Como que, dentro desse cenário, você se apaixonou pela TV? Tentei ser servente de pedreiro, não deu certo porque pra você ser servente de pedreiro precisa ter aquela munheca solta para pegar a massa na colher e jogar na parede. Eu não tinha aquele jogo de munheca, então não consegui. Boa parte dos meus familiares trabalham com construção civil e são muito bons no que fazem, mas eu não consegui. E o cimento cortava minhas cutículas e machucava o meu dedo, então eu odiava ficar mexendo no cimento. Aí, eu vi que eu tinha habilidade em mexer com coisas mecânicas e eletrônicas. Num determinado momento da minha vida, me aproximei da criminalidade. Não cometendo crimes, mas fazendo limpeza em armas para pequenos bandidos da minha comunidade. Nessa época eu pensei: "Poxa, então vou virar bandido". Eu tinha dois objetivos naquele momento, que era o de todo o jovem: perder a virgindade e o mais rápido possível. Dentro desse caminho, eu vi um amigo meu morrer: o Catatau tomou dois tiros no pescoço e um tiro no rosto. Eu assisti a mãe dele tentando recolher os pedaços de cérebro dele no chão e colocar de volta na cabeça enquanto ele dava os últimos movimentos de vida. Aí eu cheguei à conclusão que eu não queria ser bandido porque eu não queria dar aquilo para minha mãe. Minha mãe saiu da Bahia com a intenção de nos tirar da chance da criminalidade. Eu não podia fazer isso com ela. E eu tinha uma característica: em todos os ambientes que eu estava, principalmente em ambientes escolares, a frase mais dita nas salas de aula era: "Cala a boca, Manoel". Eu gostava de falar. Então fui aprendendo que o que diziam ser meu pior defeito – falar demais – era a única coisa que eu sabia fazer. E o pior: eu fui gago por muito tempo da minha vida.

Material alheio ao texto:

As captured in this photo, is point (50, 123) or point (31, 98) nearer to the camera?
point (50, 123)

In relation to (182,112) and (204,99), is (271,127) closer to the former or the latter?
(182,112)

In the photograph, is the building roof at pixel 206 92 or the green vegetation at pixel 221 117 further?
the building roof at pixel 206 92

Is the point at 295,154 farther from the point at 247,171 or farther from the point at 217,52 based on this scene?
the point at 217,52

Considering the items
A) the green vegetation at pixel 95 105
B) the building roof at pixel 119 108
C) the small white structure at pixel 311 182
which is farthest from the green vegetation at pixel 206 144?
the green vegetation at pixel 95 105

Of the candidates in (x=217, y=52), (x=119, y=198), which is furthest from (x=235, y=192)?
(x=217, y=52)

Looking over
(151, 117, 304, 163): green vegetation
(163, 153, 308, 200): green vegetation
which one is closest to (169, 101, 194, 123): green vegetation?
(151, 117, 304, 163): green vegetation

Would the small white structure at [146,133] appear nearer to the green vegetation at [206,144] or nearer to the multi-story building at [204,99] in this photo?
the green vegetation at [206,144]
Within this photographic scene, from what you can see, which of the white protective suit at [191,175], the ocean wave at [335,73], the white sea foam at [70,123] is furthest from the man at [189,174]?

O que te curou? O violão que me tirou um pouco da gagueira. Mas se não tivesse sido a gagueira eu não teria implantado a arte na minha vida, e eu acho que eu sou um cara auditivo e a música tem uma função especial. 

Você aprendeu a tocar sozinho o violão? A gente aprende a tocar violão pra perder a virgindade porque ninguém quer dar pra gago, né? Então vamos tentar fazer alguma coisa para perder a gagueira, porque tínhamos essa meta de perder a virgindade.

Quando que você começou a fazer umas rimas? Com uns 11 ou 12 anos comecei a ver o Gabriel O Pensador e os Racionais MC's falarem coisas que eram proibidas e isso mexeu comigo. Tentei colocar as músicas dos Racionais na escola e fui hostilizado porque as professoras diziam que aquilo era música de bandido.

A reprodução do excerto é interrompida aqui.